Your AI shouldn't start from scratch every conversation.

The tools exist. The pattern is proven. Karpathy showed the architecture; Amazon Quick provides the runtime. The gap between "AI assistant" and "second brain" is just structure + persistence + connected tools.

Compounding > Retrieving. Every conversation, every ingested article, every approved wiki page makes the next interaction smarter. That's not retrieval — that's growth.

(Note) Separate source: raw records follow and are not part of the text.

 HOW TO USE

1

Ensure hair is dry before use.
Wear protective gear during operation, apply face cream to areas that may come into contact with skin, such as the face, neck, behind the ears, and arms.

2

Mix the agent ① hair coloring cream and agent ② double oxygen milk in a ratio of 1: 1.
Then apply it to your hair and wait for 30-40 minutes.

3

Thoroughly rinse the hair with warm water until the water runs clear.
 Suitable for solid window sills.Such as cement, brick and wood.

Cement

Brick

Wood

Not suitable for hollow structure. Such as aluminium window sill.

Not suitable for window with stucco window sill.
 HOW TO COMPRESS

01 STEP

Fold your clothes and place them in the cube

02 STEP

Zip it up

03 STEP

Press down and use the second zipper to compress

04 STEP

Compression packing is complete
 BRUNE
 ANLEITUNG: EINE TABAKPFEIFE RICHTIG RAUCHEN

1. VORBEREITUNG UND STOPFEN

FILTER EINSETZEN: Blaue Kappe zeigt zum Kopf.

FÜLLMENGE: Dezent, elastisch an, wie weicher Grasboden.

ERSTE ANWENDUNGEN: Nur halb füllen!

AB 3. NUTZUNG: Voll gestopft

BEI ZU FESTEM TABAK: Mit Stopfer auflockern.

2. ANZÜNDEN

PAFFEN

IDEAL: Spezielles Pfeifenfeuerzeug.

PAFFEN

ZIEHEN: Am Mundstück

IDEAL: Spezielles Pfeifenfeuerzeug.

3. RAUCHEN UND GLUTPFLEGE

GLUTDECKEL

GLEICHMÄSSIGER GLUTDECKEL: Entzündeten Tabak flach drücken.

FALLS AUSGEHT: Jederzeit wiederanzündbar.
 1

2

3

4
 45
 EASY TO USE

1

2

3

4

Start small. It compounds. That's the point.

One last thought — and this comes from Jocko Willink, not from AI research: Extreme Ownership applied to knowledge. If information is in your world — a Slack thread, a half-remembered conference talk, an idea on a morning walk — and you don't capture it, you don't own it. It owns you by being unavailable when you need it most.

Capture it. Structure it. Let it compound.

This post was drafted with the help of my Second Brain — pulling from wiki pages I'd built over the prior week. The irony isn't lost on me. That's the whole point.

Presented at DoiT's GenAI Community Skill Share, May 22, 2026. Thanks to the ~27 peers who asked sharp questions and pushed the thinking further.